Who is the Haman in your life? The person, who like the bad guy in the Megillah Esther that we read on Purim, schemes to bring you down.
When we get to the place in the Megillah where Haman is forced to lead Mordechai though the streets of Shushan, saying, “This is what is done for the man whom the king desires to honor,” might we insert ourselves — like a video game — into an updated version of the story? Imagining that a seriously negative person in our life is pushing our car down the street while we sit behind the wheel and wave?
Not that your neighbor is Lord Voldemort or Dr. Moriarty, but what about that boss who is omitting your name from the organization chart? The relative who always leaves you off the guest list? That student spray-painting swastikas on your son’s fraternity house? Or just the forever interrupting “Rachel” from cardholder services?

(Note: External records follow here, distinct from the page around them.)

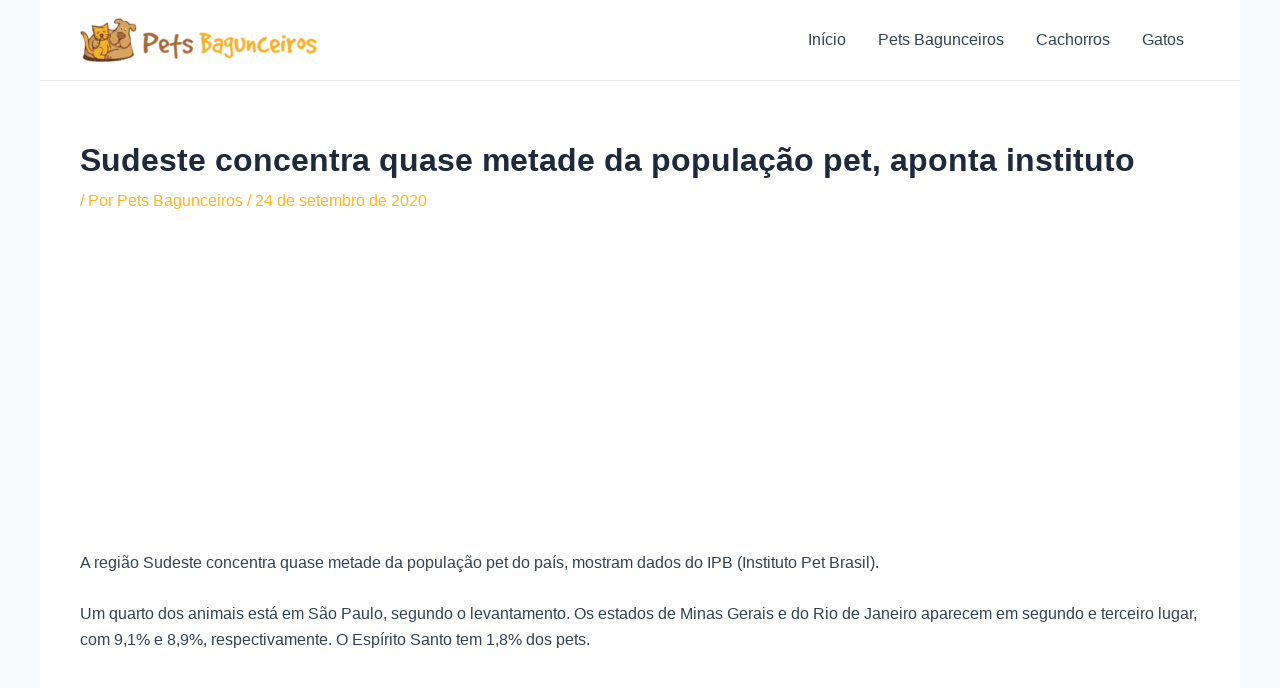

--- FILE ---
content_type: text/html; charset=utf-8
request_url: https://www.google.com/recaptcha/api2/aframe
body_size: -91
content:
<!DOCTYPE HTML><html><head><meta http-equiv="content-type" content="text/html; charset=UTF-8"></head><body><script nonce="oJisUkEwRTpJ0rdeM5KlYg">/** Anti-fraud and anti-abuse applications only. See google.com/recaptcha */ try{var clients={'sodar':'https://pagead2.googlesyndication.com/pagead/sodar?'};window.addEventListener("message",function(a){try{if(a.source===window.parent){var b=JSON.parse(a.data);var c=clients[b['id']];if(c){var d=document.createElement('img');d.src=c+b['params']+'&rc='+(localStorage.getItem("rc::a")?sessionStorage.getItem("rc::b"):"");window.document.body.appendChild(d);sessionStorage.setItem("rc::e",parseInt(sessionStorage.getItem("rc::e")||0)+1);localStorage.setItem("rc::h",'1769768243354');}}}catch(b){}});window.parent.postMessage("_grecaptcha_ready", "*");}catch(b){}</script></body></html>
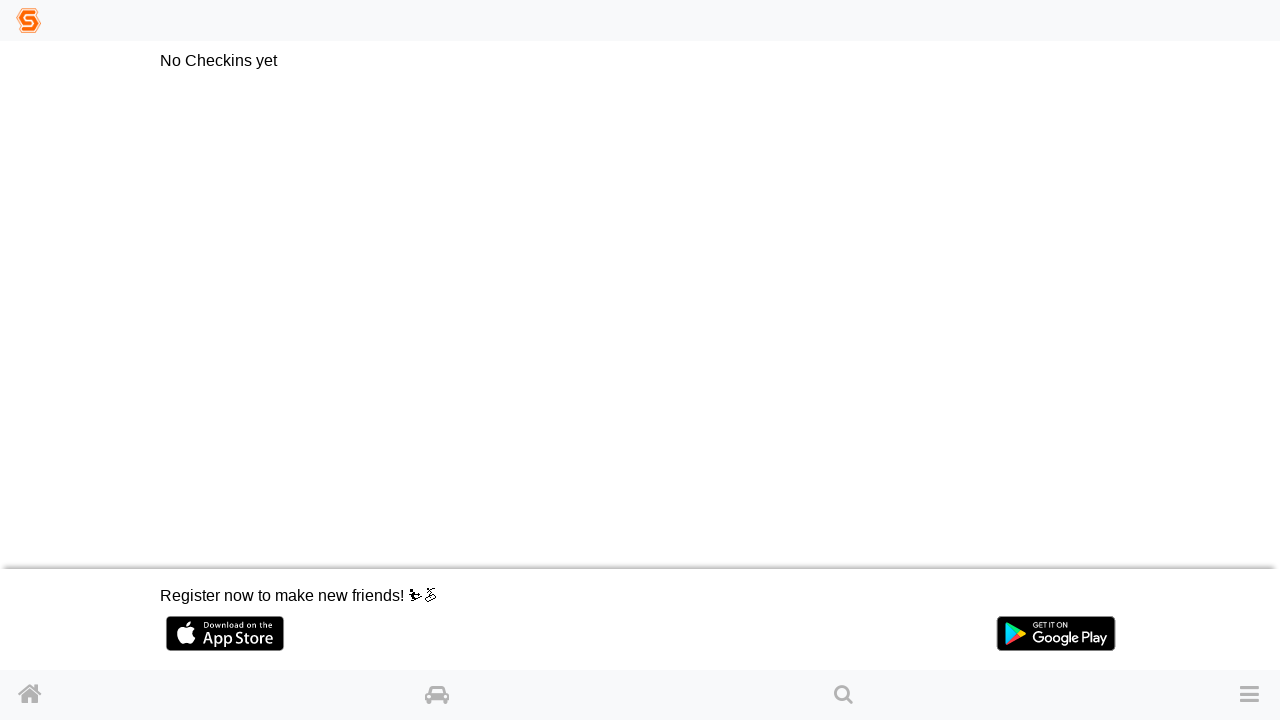

--- FILE ---
content_type: text/html; charset=utf-8
request_url: https://www.google.com/recaptcha/api2/aframe
body_size: 152
content:
<!DOCTYPE HTML><html><head><meta http-equiv="content-type" content="text/html; charset=UTF-8"></head><body><script nonce="qLHXGhMjECQdlQHfQlQiAg">/** Anti-fraud and anti-abuse applications only. See google.com/recaptcha */ try{var clients={'sodar':'https://pagead2.googlesyndication.com/pagead/sodar?'};window.addEventListener("message",function(a){try{if(a.source===window.parent){var b=JSON.parse(a.data);var c=clients[b['id']];if(c){var d=document.createElement('img');d.src=c+b['params']+'&rc='+(localStorage.getItem("rc::a")?sessionStorage.getItem("rc::b"):"");window.document.body.appendChild(d);sessionStorage.setItem("rc::e",parseInt(sessionStorage.getItem("rc::e")||0)+1);localStorage.setItem("rc::h",'1763039159744');}}}catch(b){}});window.parent.postMessage("_grecaptcha_ready", "*");}catch(b){}</script></body></html>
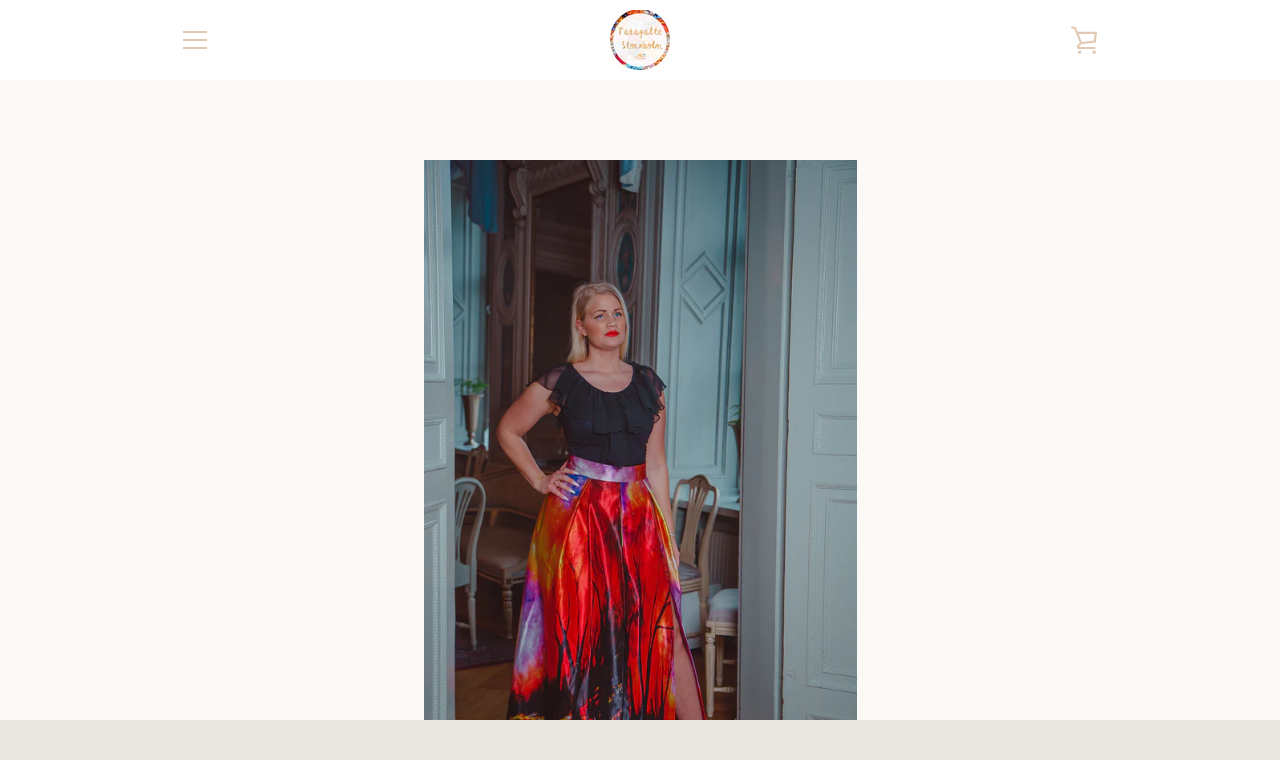

--- FILE ---
content_type: text/javascript
request_url: https://taragaltestockholm.com/cdn/shop/t/9/assets/custom.js?v=101612360477050417211615145806
body_size: -565
content:
//# sourceMappingURL=/cdn/shop/t/9/assets/custom.js.map?v=101612360477050417211615145806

If we could only rid ourselves of them, then “Oh, today would merry, merry be.”
Or would it?
In the Purim story, we have sweet Esther, wise Mordechai and foolish Ahashveras — a pretty light cast of characters until the heavy, Haman, adds the contrast of evil and stirs the action.
Beginning with childhood, we intuitively understand how boring fairy tales would be without the witch, and in Oz, Dorothy would have no one to resist surrendering to.
On Purim, Haman is the name we are supposed to blot out, yet clearly his name remains written in our minds. Could it be that in our own life stories, we need someone to mix it up with in order to progress? Does that explain our fascination, even attraction, to villains?
Pirkei Avot, “Ethics of the Fathers,” tells us that the “crown of a good name is superior to all.” So why do we seem so at ease with those who wear a black hat — and I don’t mean the haredim.
We hate what Gordon Gecko of “Wall Street” stands for, but why do we know what he had to say about greed? Is it that we like to see the bad guy get his comeuppance, or do we just like seeing him coming up? Either way, the series finale of “Breaking Bad,” featuring the high school chemistry teacher turned methamphetamine dealing anti-hero Walter White, was watched by over 10 million viewers.
In sports, when our team’s archrival comes to town, we get tickets to watch our heroes trounce the villians. But as we boo when their stars come to the plate, make a late hit or a flagrant foul, we hate them while at the same time understanding that without those bums, the fun would fade.
In some of our favorite computer games, like “Grand Theft Auto,” we can even act out the ways of the villain. Watching my adult sons play one day, I was surprised to see how readily they took on the role of the evil protagonist. Trying it myself, driving my stolen car down the streets of Santa Monica, I soon became a regular Haman on Wheels, threatening the extinction of an entire population of pedestrians. Was that me grinning as I “accidentally” backed up over a man on the sidewalk?
In Jewish texts, beginning with the snake in the Garden of Eden, we are tempted by the promises of the villain. At Passover, as we take a drop of wine for each plague, the heart-hardened Pharaoh fills our seder tables, though afterward we ease the tension by singing about “frogs in his bed.”
In synagogue, the words of the sorcerer Bil’am, who the rabbis called “harasha,” “the wicked,” even begins our prayers with the words “Mah tovu,” “How goodly.”
At Chanukah, without the severe decrees of King Antiochus, we would not only be minus a dilemma in December but a holiday, too.
The biblical anti-hero calls to us as well. In discussions about the Torah portion Korach, which is named for the man who rebels against the authority of Moses, I sometimes find it easy to take his side. Wasn’t he just a misunderstood nonconformist?
And though I first heard the story of the Golem as a child, I am still confused: Was the Rabbi Judah Loew of Prague’s monster of mud hero or villain? Or a little of both?
The truth is that in villians we see a little of ourselves. An idea in Jewish thought is that we are all born with both an evil inclination, “Yetzer hara,” and a good one, “Yetzer hatov.” Does this internal duality connect us to Haman? Perhaps for the part of our psyches that conjures up ways to wipe out opposition before we consider how wrong it is.
In terms of reconciling the villain inside, thankfully most of don’t have Darth Vader as a dad. But we do imagine, and even know, what we look like in black. And on Purim, if you put a light saber in our hands, even if it is a toy, we know that somehow the force wouldn’t be any fun without the bad.
Edmon J. Rodman is a JTA columnist who writes on Jewish life from Los Angeles.